ASSIGNMENT:
According to the news article about the drink-driving petition, what prison term does the petition seek for a conviction?

By Rosaleen Macbrayne
TAURANGA - A Mt Maunganui couple who launched a nationwide petition at the end of May asking the Government to toughen up on drink-drivers say they are getting a good public response.
But Eddie and Anne McMullan, grieving for their only child Nedrina, who was killed by a drink-driver in December 1996, want to enlist more people to help gather signatures.
They are seeking a law introducing a mandatory manslaughter charge for every drink driver who kills, and a 10-year prison term without parole for a conviction.
The petition will run until September and be presented to Parliament early in October.
"It is a life sentence for us," said Mr McMullan, of his daughter's death at 18.
Said his wife: "We need a really strong deterrent to make people think more about drinking and driving.
"At the moment, it looks as though life is cheap."
Gregory Corbett Cameron, then aged 37, was sentenced in February 1998 to seven years in jail. He is due to come up for parole next March, which the McMullans plan to oppose.
Nedrina McMullan died in Tauranga Hospital two weeks after the repeat drink-driver veered on to the wrong side of Omanawa Rd in the lower Kaimai Ranges, smashing into the van being driven by her fiance, who survived.
The young couple, national rock'n'roll champions, were weeks away from getting married.
A small shrine on the narrow, winding rural road marks the accident spot and is tended by Nedrina McMullan's parents.
Cameron, whose blood-alcohol level was 21/2 times over the limit, was doing 92 km/h on a corner with a speed limit of 35 km/h.
Chillingly, Nedrina McMullan told her mother two weeks before the smash that she had dreamed of her death in a car accident. She even wrote a will, leaving money to the SPCA and her riding gear to the horse management course she was about to graduate from.
"The last thing she said was 'See you later, Mum.' We saw her, but she didn't see us," Mr McMullan said.

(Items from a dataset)

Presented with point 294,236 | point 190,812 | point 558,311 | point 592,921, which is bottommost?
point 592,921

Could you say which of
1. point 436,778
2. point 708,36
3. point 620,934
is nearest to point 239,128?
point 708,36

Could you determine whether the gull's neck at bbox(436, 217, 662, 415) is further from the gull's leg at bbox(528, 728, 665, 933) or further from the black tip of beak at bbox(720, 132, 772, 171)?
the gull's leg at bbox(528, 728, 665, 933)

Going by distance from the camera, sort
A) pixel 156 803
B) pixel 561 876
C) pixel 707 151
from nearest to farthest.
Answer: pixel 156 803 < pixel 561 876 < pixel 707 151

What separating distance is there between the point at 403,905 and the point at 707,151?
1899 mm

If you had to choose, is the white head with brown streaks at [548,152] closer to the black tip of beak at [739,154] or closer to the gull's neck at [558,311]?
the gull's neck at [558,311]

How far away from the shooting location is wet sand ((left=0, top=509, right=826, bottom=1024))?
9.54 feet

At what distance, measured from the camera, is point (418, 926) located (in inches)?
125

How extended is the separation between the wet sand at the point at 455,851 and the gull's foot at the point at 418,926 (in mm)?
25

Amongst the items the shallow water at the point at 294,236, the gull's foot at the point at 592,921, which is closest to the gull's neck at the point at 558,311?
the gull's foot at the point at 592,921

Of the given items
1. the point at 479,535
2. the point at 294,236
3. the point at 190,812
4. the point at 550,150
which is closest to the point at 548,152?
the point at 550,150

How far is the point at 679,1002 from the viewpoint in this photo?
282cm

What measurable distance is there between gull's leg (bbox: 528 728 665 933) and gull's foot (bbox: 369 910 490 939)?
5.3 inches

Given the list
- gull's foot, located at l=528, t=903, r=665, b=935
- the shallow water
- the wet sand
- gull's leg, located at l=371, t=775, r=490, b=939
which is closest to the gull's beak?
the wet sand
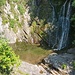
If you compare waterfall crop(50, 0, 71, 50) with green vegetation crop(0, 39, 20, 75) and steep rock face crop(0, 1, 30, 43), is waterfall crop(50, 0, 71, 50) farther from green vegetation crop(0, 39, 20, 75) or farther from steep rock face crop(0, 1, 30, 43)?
green vegetation crop(0, 39, 20, 75)

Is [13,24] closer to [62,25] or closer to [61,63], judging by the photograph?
[62,25]

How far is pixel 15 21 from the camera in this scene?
31.8 meters

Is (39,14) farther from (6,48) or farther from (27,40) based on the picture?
(6,48)

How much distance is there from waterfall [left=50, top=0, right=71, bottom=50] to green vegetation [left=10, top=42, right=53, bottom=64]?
3082mm

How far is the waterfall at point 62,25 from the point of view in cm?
3191

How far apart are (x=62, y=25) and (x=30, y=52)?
6638mm

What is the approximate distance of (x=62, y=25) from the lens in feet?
107

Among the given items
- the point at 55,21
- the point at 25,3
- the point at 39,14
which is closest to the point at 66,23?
the point at 55,21

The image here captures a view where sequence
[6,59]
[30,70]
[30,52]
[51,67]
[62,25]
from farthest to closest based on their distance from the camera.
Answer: [62,25], [30,52], [51,67], [30,70], [6,59]

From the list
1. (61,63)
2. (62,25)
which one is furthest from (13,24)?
(61,63)

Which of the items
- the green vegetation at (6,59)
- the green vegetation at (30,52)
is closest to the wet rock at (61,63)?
the green vegetation at (30,52)

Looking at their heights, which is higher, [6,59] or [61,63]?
[6,59]

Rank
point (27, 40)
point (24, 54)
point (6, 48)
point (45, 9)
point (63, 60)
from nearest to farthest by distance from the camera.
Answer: point (6, 48) < point (63, 60) < point (24, 54) < point (27, 40) < point (45, 9)

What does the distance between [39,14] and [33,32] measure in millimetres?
2541
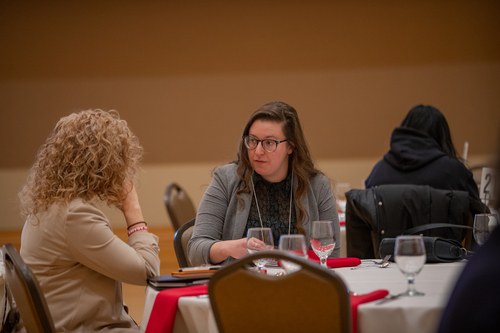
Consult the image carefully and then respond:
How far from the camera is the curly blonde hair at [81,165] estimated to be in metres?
2.77

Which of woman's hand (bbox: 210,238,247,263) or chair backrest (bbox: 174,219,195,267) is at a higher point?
woman's hand (bbox: 210,238,247,263)

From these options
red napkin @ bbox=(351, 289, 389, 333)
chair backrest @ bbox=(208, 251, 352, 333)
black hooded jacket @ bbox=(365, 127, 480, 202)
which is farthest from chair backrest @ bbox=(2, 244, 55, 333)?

RESPONSE BOX:
A 10-year prison term without parole.